De l’Ouganda à la Palestine : Retour sur un projet sioniste contrarié et ses conséquences
L’histoire du sionisme aurait pu prendre un tout autre tournant si Theodor Herzl, le père fondateur du mouvement, avait vu son projet initial aboutir. En 1903, face aux résistances de l’Empire ottoman qui refusait la création d’un foyer juif en Palestine, Herzl se tourne vers une alternative surprenante : l’Ouganda. Ce projet, connu sous le nom de « Plan Ouganda », est proposé par l’Empire britannique, soucieux d’attirer des populations européennes vers ses colonies d’Afrique de l’Est. Mais cette idée suscite une vive opposition au sein du mouvement sioniste, qui y voit un éloignement inacceptable de la terre biblique. Finalement, en 1905, le congrès sioniste rejette l’offre britannique, réaffirmant la centralité de la Palestine dans son programme.
Un projet avorté et une reconquête impériale
Le rejet du projet ougandais ne signifie pas la fin des ambitions britanniques sur la Palestine. Au contraire, la Première Guerre mondiale et la défaite ottomane offrent à Londres une occasion inespérée de remodeler la carte du Moyen-Orient.

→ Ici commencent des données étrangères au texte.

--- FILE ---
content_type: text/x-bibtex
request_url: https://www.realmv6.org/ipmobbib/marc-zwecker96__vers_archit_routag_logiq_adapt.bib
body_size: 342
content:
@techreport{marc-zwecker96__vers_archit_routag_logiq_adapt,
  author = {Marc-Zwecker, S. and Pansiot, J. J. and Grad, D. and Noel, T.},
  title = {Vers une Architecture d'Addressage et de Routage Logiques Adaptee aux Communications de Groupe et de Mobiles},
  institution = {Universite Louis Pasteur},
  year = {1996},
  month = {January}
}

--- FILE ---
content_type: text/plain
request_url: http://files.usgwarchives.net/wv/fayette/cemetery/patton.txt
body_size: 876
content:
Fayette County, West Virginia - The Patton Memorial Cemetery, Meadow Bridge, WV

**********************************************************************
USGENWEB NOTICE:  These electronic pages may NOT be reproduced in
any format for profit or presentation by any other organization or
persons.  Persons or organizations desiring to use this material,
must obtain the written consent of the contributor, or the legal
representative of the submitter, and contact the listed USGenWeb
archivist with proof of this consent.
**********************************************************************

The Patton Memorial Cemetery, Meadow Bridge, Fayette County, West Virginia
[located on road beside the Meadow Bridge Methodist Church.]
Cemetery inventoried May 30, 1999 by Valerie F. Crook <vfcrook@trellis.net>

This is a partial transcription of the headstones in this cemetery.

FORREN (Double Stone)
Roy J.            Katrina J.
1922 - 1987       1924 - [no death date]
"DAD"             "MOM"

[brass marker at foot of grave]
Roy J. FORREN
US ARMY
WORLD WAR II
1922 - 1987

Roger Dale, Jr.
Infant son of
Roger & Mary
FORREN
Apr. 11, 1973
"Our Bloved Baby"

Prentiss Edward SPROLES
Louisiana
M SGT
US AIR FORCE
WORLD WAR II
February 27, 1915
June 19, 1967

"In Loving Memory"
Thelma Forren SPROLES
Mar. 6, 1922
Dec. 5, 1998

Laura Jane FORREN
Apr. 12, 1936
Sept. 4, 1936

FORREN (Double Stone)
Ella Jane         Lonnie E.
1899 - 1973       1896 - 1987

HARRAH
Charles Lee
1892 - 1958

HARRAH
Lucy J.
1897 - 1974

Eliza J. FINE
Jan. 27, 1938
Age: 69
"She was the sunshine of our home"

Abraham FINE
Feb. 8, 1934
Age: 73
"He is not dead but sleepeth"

La Déclaration Balfour de 1917, où le Royaume-Uni exprime son soutien à l’établissement d’un « foyer national juif » en Palestine, scelle définitivement la réorientation du sionisme vers cette région.
Toutefois, la Palestine n’est pas une terre vierge : elle est habitée par une population arabe qui rejette toute implantation étrangère. Les tensions montent rapidement sous le mandat britannique (1920-1948), jusqu’à la guerre de 1948, qui voit la création d’Israël et l’expulsion de centaines de milliers de Palestiniens.

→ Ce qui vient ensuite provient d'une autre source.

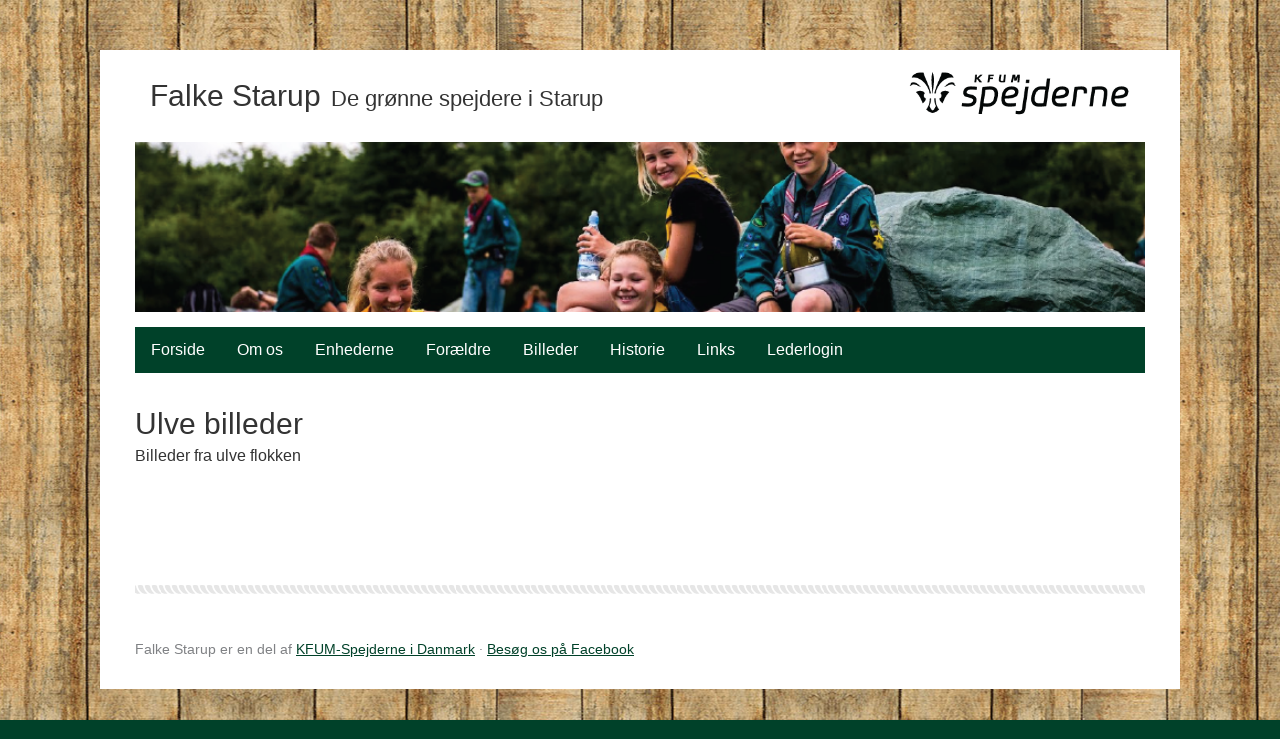

--- FILE ---
content_type: text/css
request_url: https://falkestarup.gruppesite.dk/wp-content/themes/brownsea/css/color/004129.css
body_size: 459
content:
@charset "UTF-8";
/* CSS Document */

body{
	background-color:#004129 !important;
}



a, a:visited{
	color:#004129;
}

a:hover{
	color:#00b874;
}

.readMore:after{
	content: url('../../img/smallTriangle_004129.svg');
}


input[type="submit"]{
	background-color:#004129;
}

footer input[type="submit"]{
	background-color:#fff;
	color:#333;
}

#commentform input[type="submit"]{
	background-color: #004129 !important;
}

.wpcf7 input[type="submit"]{
	background-color:#004129;
	color:#fff;
}


header #siteTitle a{
	color:#333;
}




	/* ===== NAVIGATION ===== */

	#mainNav{
		background-color:#004129;
	}

	

	/* == MENU SKIN == */
	.sf-menu a {
		color:#fff;
	}

	.sf-menu ul li {
		background:#f1f2f2;
	}

	.sf-menu ul ul li {
		background: #f1f2f2;
	}

	.sf-menu li:hover a,
	.sf-menu li.sfHover a {
		color:#333333;
	}

	.sf-menu li ul li a{
		color:#333 !important;
	}

	.sf-menu li:hover a{
		color:#00b874;
	}

	.sf-menu li.sfHover a{
		color:#00b874;
	}





/* ===== Footer ===== */

footer #footerWidgetArea{
	background-color:#004129;
	color:#fff;
}

footer #footerWidgetArea a, footer #footerWidgetArea a:visited{
	color:#fff;
}




/* ===== TIME.LY - ALL-IN-ONE EVENT CALENDAR ===== */
#ai1ec-container a{
	background-color:#004129;
	color:#fff;
}

.ai1ec-month-view .ai1ec-date{
	background-color:#004129 !important;
}




/* ===== RESPONSIVE ===== */
@media only screen and (max-width: 990px){


	/* ===== HEADER ===== */

		/* ===== NAVIGATION ===== */

		

		#mainNav ul li a:hover{
			color:#fff;
		}

		#mainNav ul li ul{
			background-color:transparent;
		}

		.sf-menu ul ul{
			background-color:transparent;
		}

		.sf-menu ul ul li{
			background-color:transparent;
		}

		.sf-menu ul ul li a{
			color:#fff !important;
		}

		.sf-menu li ul li a{
			color:#fff !important;
		}

		.sf-menu li ul li:hover a{
			color:#fff !important;
		}

		.sf-menu ul li{
			background-color:transparent;
		}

Une Palestine broyée entre blocus et marteau
Après 1948, la Palestine devient un territoire morcelé, encerclé par ses voisins arabes mais aussi sous la pression constante d’Israël et des puissances occidentales, notamment les États-Unis. Deux dynamiques contradictoires émergent : d’un côté, les régimes arabes, en particulier l’Égypte et la Jordanie, imposent des blocus sur les Palestiniens, souvent au nom de leur propre souveraineté et de leur méfiance envers les mouvements révolutionnaires palestiniens ; de l’autre, Israël, soutenu par Washington, exerce un contrôle militaire et économique renforcé, réduisant toute autonomie palestinienne à néant.
Le pétrole devient alors une arme à double tranchant. Les États pétroliers arabes, notamment ceux du Golfe, financent des mouvements palestiniens mais aussi des régimes autoritaires qui limitent leur influence. Paradoxalement, ces pétrodollars alimentent aussi l’économie américaine, qui en retour finance l’expansion israélienne. Ainsi, la Palestine se retrouve prise en étau : entre l’embargo imposé par certains États arabes, qui restreint son développement, et l’oppression israélienne soutenue par l’Occident.
Une lutte toujours comprimée
Aujourd’hui, la question palestinienne reste un symbole de la fragmentation du monde arabe et du jeu d’intérêts internationaux. Israël, fort de son soutien militaire et diplomatique occidental, continue de coloniser et d’annexer des territoires, tandis que les divisions internes palestiniennes affaiblissent toute résistance cohérente. Les pays arabes, eux, oscillent entre normalisation avec Israël et discours de soutien creux aux Palestiniens.
L’histoire du projet sioniste montre ainsi comment un impérialisme peut en remplacer un autre : l’Empire britannique a cédé la place à l’Empire américain, et la Palestine, bien loin d’être une terre promise, demeure une terre prise – prise dans le feu croisé des ambitions étrangères et des contradictions régionales.